With an inflation surge during the COVID-19 pandemic, Maria and her husband struggled to pay their bills at the end of every month. Then, Maria thought that, after more than a decade working for McDonald’s, it was time to ask for a raise.  

“I asked if I needed to take a class or anything extra so I could get a raise. But it’s always the same: ‘we can’t right now’,” said Maria, who has worked at McDonald’s since 2005.

“I try to work hard but here at McDonald’s it doesn’t matter if you are the best at what you do, you won’t get a raise. I have to beg for a raise.”  

With the future of AB 257 uncertain, Maria remains hopeful that she will eventually earn $22 an hour under the new law.  “If they pay me $22 an hour it will help me to not live under a tight budget anymore,” she said. In the meantime, she awaits the law’s fate while working under the same conditions that led her to activism.

“We will keep fighting until AB 257 becomes a reality,” she said. “We deserve to be heard.”

The path to activism 

In the summer of 2022, after she heard about AB 257 – also known as the Fast Food Accountability and Standards Recovery or the FAST Recovery Act – Hernandez joined efforts to push the bill forward. That June, Hernandez helped organize a strike at the Burger King where she worked on International Boulevard, a major road in Oakland. 

Hernandez visited lawmakers in Sacramento with coworkers, sharing their experiences. In late August, the state Senate passed the bill and Gov. Newsom signed AB 257 into law on Labor Day, with the expectation that it would take effect January 1. 

Alondra Hernandez, 29, currently earns $16.50 an hour at Burger King. Credit: Ximena Natera

But the historic win was short-lived. 

The National Restaurant Association, which had previously warned that the FAST Act would increase costs at a time of record-high inflation, formed a coalition with the International Franchise Association, which called AB 257 a discriminatory measure.

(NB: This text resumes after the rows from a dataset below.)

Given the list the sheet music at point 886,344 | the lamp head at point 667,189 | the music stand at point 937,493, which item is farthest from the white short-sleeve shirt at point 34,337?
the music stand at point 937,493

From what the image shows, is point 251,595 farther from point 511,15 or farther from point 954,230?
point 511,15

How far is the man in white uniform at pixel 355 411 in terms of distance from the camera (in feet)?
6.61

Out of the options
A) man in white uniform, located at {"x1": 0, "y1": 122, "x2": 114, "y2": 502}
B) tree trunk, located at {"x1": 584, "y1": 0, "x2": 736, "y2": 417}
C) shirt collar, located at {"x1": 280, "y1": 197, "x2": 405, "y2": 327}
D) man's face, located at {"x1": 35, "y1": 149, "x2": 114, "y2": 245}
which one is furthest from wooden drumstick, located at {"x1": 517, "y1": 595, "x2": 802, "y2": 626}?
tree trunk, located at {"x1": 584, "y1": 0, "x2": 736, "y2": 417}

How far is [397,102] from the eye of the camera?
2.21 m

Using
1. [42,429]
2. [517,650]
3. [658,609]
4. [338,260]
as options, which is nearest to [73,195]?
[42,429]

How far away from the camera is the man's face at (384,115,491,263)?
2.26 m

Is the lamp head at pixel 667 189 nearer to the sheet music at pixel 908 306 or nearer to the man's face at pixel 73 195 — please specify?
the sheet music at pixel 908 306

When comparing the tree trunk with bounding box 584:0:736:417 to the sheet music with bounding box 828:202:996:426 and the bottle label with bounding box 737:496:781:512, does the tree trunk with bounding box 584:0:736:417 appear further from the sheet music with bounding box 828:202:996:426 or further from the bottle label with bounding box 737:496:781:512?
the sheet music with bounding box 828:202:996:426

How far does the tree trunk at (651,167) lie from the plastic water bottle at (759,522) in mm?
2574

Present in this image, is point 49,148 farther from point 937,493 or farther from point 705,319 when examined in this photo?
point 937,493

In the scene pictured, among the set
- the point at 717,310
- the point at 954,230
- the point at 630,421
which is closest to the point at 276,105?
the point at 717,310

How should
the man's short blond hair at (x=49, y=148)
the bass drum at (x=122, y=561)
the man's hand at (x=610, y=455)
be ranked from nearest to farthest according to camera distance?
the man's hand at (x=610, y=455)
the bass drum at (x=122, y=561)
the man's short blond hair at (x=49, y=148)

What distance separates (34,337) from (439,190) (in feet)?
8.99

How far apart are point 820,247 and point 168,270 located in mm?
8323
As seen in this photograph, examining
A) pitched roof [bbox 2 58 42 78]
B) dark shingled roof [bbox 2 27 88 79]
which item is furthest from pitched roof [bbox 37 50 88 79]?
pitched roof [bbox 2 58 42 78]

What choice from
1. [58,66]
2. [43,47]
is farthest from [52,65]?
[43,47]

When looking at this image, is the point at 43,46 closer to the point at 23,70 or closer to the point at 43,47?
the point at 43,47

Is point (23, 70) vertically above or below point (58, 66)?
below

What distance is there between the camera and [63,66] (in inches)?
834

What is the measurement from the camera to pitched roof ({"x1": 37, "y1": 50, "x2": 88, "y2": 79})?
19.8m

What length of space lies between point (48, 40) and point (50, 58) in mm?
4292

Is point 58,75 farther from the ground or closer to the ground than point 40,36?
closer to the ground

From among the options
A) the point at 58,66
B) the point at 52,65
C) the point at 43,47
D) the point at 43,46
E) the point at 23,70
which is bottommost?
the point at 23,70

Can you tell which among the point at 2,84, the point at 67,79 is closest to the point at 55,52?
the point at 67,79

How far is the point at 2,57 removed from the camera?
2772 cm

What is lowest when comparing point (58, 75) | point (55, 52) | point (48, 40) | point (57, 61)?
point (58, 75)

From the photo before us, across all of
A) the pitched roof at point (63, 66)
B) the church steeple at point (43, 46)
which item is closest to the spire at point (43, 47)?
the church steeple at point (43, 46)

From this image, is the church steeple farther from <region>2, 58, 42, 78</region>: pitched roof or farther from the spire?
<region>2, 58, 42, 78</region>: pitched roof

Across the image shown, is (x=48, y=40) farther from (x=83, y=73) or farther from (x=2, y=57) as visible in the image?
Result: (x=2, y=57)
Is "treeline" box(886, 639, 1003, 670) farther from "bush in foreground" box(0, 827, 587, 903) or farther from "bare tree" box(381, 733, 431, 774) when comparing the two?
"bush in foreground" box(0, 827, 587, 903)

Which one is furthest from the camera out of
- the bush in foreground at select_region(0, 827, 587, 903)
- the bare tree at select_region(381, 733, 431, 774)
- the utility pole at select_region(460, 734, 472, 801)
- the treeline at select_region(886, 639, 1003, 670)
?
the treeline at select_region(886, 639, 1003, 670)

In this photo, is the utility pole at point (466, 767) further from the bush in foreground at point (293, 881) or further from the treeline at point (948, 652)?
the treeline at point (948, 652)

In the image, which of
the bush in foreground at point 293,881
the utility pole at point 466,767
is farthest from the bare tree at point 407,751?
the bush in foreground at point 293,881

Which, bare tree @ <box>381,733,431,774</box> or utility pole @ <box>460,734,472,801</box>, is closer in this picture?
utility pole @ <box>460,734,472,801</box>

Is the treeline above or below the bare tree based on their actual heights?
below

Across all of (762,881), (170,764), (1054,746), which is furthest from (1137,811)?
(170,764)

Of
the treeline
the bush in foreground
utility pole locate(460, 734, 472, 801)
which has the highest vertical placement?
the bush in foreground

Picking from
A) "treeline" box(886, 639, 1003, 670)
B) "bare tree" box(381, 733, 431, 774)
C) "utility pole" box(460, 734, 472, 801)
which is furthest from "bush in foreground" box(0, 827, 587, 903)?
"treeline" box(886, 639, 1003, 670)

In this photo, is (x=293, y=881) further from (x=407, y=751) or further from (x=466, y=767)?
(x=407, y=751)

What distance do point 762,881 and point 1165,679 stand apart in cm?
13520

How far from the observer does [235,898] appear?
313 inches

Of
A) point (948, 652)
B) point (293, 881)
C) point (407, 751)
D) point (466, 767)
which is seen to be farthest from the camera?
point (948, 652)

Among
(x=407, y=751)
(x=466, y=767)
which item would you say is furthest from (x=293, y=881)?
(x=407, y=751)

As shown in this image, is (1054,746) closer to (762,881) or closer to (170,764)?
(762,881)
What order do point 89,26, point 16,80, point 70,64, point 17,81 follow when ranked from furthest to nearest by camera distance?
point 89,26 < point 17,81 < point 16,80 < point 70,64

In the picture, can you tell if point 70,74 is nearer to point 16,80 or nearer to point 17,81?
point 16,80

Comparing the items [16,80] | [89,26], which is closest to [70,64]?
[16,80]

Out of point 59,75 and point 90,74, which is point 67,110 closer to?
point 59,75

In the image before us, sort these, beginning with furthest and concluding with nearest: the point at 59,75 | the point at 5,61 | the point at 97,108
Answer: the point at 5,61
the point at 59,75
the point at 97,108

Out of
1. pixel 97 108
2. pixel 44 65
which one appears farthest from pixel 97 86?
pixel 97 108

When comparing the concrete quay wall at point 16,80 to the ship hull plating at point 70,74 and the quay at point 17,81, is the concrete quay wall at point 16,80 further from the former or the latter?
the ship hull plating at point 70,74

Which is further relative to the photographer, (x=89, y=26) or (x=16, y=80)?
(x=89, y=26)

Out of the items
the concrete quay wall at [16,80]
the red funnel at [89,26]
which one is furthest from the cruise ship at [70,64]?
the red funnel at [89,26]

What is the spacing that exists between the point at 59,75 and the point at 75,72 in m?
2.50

Top contributors donated more than $13 million to shut down the law. McDonald’s USA President, Joe Erlinger, one of the major contributors, said in an open letter that “the legislature passed a bill almost entirely at the behest of organized labor’s firm grip on many of the state’s lawmakers. It makes it all but impossible to run small business restaurants.” 

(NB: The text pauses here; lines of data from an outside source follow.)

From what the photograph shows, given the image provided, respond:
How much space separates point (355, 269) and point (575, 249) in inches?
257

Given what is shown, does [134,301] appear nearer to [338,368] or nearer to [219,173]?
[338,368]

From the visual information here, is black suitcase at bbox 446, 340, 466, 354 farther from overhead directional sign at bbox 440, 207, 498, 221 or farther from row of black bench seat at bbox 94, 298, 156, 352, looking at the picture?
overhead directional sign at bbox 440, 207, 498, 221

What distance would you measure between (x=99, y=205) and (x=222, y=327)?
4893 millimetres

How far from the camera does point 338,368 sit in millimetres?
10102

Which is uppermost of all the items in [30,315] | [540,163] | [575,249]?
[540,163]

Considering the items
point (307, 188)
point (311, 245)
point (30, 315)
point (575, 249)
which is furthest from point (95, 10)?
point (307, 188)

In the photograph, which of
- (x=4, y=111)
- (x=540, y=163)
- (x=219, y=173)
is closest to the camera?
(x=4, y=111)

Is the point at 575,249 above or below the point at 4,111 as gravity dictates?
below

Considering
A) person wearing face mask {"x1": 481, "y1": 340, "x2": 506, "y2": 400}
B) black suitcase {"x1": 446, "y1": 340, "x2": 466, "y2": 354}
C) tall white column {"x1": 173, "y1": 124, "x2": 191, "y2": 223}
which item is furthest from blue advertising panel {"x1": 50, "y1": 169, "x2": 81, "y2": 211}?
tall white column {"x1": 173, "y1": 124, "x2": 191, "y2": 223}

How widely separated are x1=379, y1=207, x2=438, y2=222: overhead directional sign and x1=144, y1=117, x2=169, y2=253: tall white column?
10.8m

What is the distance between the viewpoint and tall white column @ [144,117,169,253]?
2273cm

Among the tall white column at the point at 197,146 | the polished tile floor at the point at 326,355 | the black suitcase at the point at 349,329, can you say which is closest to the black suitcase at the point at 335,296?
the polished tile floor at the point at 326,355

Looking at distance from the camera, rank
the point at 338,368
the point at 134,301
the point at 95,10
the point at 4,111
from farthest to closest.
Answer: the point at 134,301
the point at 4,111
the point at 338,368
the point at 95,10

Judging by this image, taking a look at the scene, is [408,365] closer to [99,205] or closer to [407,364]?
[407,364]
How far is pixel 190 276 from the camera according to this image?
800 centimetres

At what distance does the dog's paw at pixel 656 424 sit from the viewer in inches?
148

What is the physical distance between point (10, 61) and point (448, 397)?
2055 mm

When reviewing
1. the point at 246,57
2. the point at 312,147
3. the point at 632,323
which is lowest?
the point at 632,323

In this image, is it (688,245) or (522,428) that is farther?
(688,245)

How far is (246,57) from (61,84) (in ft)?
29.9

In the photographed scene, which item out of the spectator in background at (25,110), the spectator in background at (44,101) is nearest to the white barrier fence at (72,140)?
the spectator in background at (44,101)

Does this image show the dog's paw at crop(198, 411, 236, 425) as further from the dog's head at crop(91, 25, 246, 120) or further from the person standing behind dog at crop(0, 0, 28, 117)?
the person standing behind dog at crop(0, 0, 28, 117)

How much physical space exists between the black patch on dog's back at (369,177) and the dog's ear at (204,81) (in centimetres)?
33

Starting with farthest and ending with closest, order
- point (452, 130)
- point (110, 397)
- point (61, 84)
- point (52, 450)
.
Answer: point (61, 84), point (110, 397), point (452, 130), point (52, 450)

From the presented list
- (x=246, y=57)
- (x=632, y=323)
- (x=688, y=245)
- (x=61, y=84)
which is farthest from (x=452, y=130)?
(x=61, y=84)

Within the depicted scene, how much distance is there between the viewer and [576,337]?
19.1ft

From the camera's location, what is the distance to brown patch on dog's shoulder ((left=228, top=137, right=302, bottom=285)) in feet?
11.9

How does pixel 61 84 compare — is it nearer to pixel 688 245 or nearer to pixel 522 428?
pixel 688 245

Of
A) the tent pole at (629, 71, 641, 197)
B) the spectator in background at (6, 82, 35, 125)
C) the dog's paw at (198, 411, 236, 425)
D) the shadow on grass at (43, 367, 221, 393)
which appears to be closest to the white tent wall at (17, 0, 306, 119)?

In late December, the coalition against AB 257 won a preliminary injunction blocking the law’s implementation. Then in late January, California state officials also ruled that the coalition had gathered enough signatures to go forward with a referendum to overturn the new law. (The signature-gathering process has not been without controversy.) Voters will decide on the ballot measure in November 2024. 

“We want a seat at the table, being able to speak up and have a conversation,” said Hernandez, who currently earns $16.50 an hour at Burger King. “There are people working in these restaurants for 10, 15 years and they deserve a dignified retirement. For them, we are going to continue this fight.”